SPÖ-NÖ will "klotzen, nicht kleckern". Die Präsentation des "Comeback-Plans" der Bundesregierung stempelt die Opposition als großspurige PR-Aktion ab, die Hilfsmaßnahmen darin als alten Wein in neuen Schläuchen. Für Niederösterreich schlagen die Sozialdemokraten eine zusätzliche Milliarde Euro für Investitionen in Wirtschaft- und Arbeitsmarkt-Projekte vor. Vollbeschäftigung sei das Ziel, sagt SPÖ-NÖ-Vorsitzender Franz Schnabl.

Von Norbert Oberndorfer. Erstellt am 21. April 2021 (12:44)
Franz Schnabl
SPÖ NÖ / Katharina Hobiger

Unzufrieden mit den Hilfsmaßnahmen im "Comeback-Plan" der Bundesregierung zeigten sich heute die niederösterreichischen Sozialdemokraten. Landeshauptfrau-Stellvertreter Franz Schnabl (SPÖ) bezeichnete den Plan als "Mogelpackung" und "PR-Nebelgranate", da die Maßnahmen "zu spät" kämen, nicht weit genug gingen und nicht das Prädikat "zusätzlich" bzw. "neu" verdienen würden.
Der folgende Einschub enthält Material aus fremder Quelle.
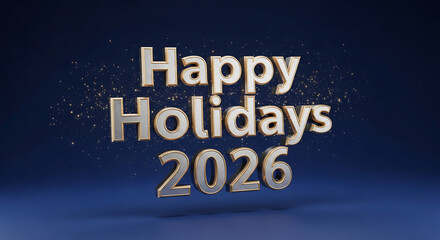 3D render of white text with gold trim, says Happy Holidays 2026, against dark blue background with bokeh, representing festive celebration and future event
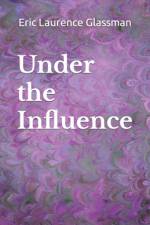 Under the Influence af Eric Laurence Glassman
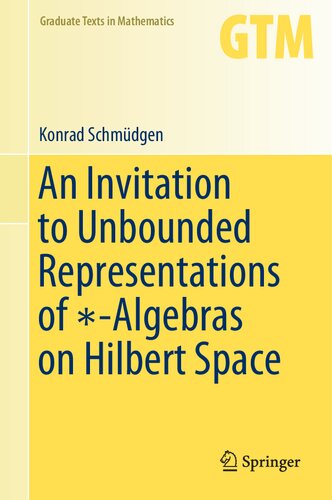 An Invitation To Unbounded Representations Of Algebras On Hilbert Space Konrad Schmdgen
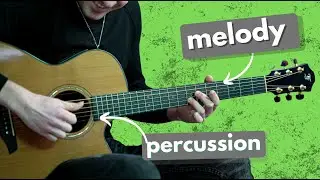 Beautiful Percussive Melody on Fingerstyle Guitar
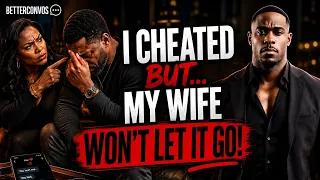 I Cheated But…My Wife WON’T LET IT GO!”🥴😭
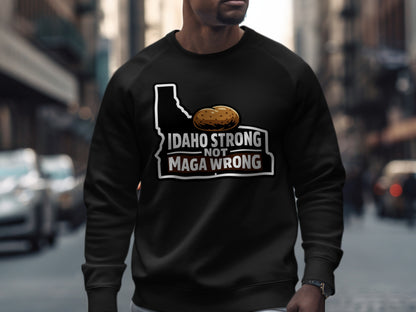 Idaho Strong Not Maga Wrong Sweatshirt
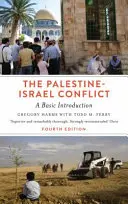 Konflikt palestyńsko-izraelski: Podstawowe wprowadzenie - wydanie czwarte - The Palestine-Israel Conflict: A Basic Introduction - Fourth Edition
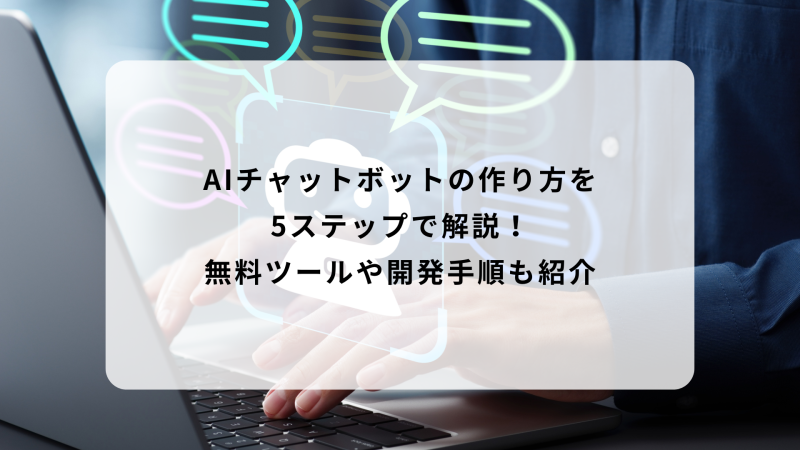 AIチャットボットの作り方を5ステップで解説！無料ツールや開発手順も紹介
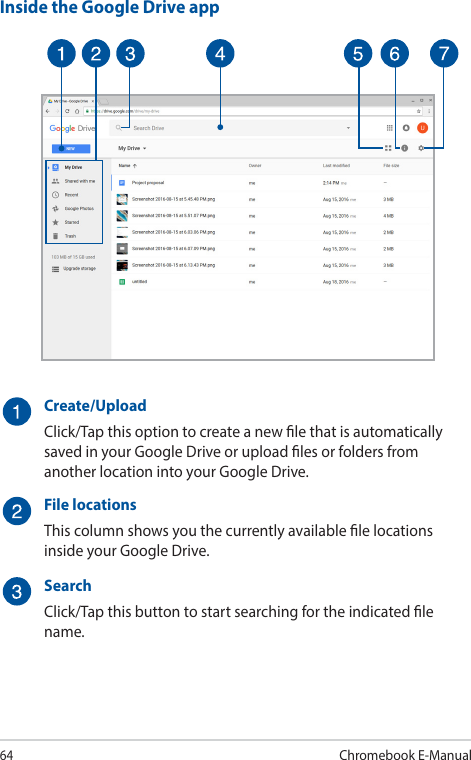 64Chromebook E-ManualInside the Google Drive appCreate/UploadClick/Tap this option to create a new le that is automatically saved in your Google Drive or upload les or folders from another location into your Google Drive.File locationsThis column shows you the currently available le locations inside your Google Drive.SearchClick/Tap this button to start searching for the indicated le name.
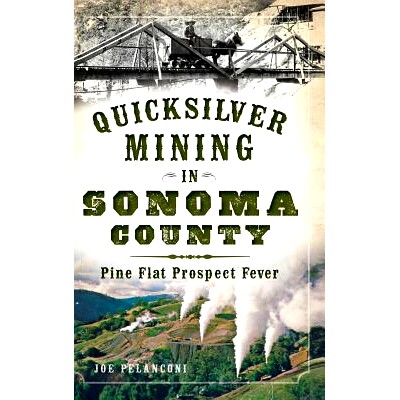 预订 Quicksilver Mining in Sonoma County: Pine Flat Prospect Fever: 9781540223449
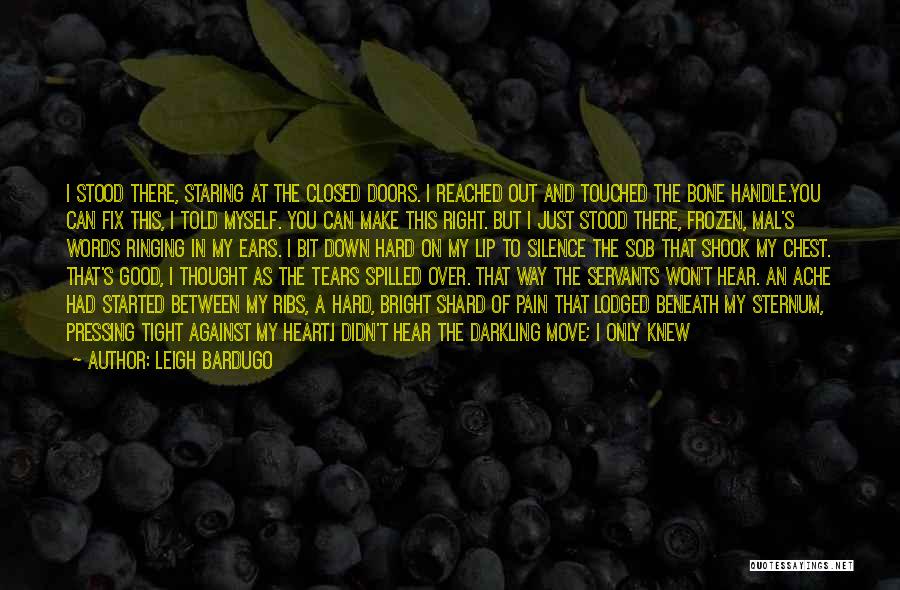 Good Servants Quotes By Leigh Bardugo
Mit einer Milliarde Euro müsse das Land Niederösterreich zusätzliche Geldmittel zur Ankurbelung der Wirtschaft zur Verfügung stellen, fordert die SPÖ-NÖ. 

Nur vier Prozent der beim EU-Fonds eingereichten Projekte im "Comeback-Plan" (Anm.: Österreich kann sich bis zu 3,5 Milliarden Euro im Bereich Digitalisierung und Ökologisierung abholen) seien tatsächlich neue Investitionen. "Alle anderen wie zum Beispiel 400 Millionen Euro für den Koralmtunnel der Bahn sind es nicht", kritisiert Schnabl. 

Ein Projekt, das mit der "NÖ-Aufschwungmilliarde", wie sie die SPÖ-NÖ vorschlägt, finanziert werden soll, ist der flächendeckende Ausbau der Kinderbetreuung. Niederösterreich sei hier bundesweit Schlusslicht, sagt Schnabl. Er fordert daher einen Gratis-Betreuungsplatz ab dem ersten Lebensjahr,  eine Ausweitung der Öffnungszeiten und Reduktion der Schließtage von 30 auf maximal vier Tagen. Damit könne man zusätzliche Betreuungsmöglichkeiten schaffen und Erwerbstätige den Rücken stärken, sagt Schnabl. 

Als weitere wichtige Wirtschafts- und Arbeitsmarktimpulse schlägt die SPÖ-NÖ die Wiederaufnahme eingestellter Bahnlinien wie der Wachaubahn, den zweispurigen Ausbau der Franz-Josefs-Bahn, die Anstellung pflegender Angehöriger beim Land ("im Burgenland umgesetzt, in OÖ beschlossen und in Tirol diskutiert"), eine Ausbildungsoffensive für Pflege- und Gesundheitsberufe, Verdoppelung der Wohnbauförderung, eine Wiedereinführung des Handwerkerbonus auf Bundes- und Landesebene und den Ausbau des Breitbandinternets vor.

80.000 neue Jobs und Vollbeschäftigung in Niederösterreich müsse das Ziel sein, sagt Schnabl mit Bezug auf die aktuell 52.000 Arbeitslosen und rund 100.000 in Kurzarbeit.  "Wir wollen glotzen, nicht kleckern, damit uns niemand den Vorwurf machen kann, dass wir zu spät gehandelt haben."

Aktion "Sprungbrett" sei "guter Ansatz"

Die von Arbeitsminister Martin Kocher (ÖVP) präsentierte Aktion "Sprungbrett", die bis  50.000 Langzeitarbeitslose durch Eingliederungshilfen und Lohnunterstützungen bis Jahresende in den Arbeitsmarkt bringen soll, sei ein "guter Ansatz" und eine "wichtige Stimulation", sagt Schnabl. Ob durch diese Aktion tatsächlich mehr Menschen langfristig in Beschäftigung kommen, müsse sich aber noch zeigen. Außerdem fehlen noch die Details hinter der Aktion. Bei der von der SPÖ im Jahr 2017 initiierten "Aktion 20.000" seien bis zu 70 Prozent der Arbeitsplätze nach Auslaufen der Hilfen erhalten geblieben.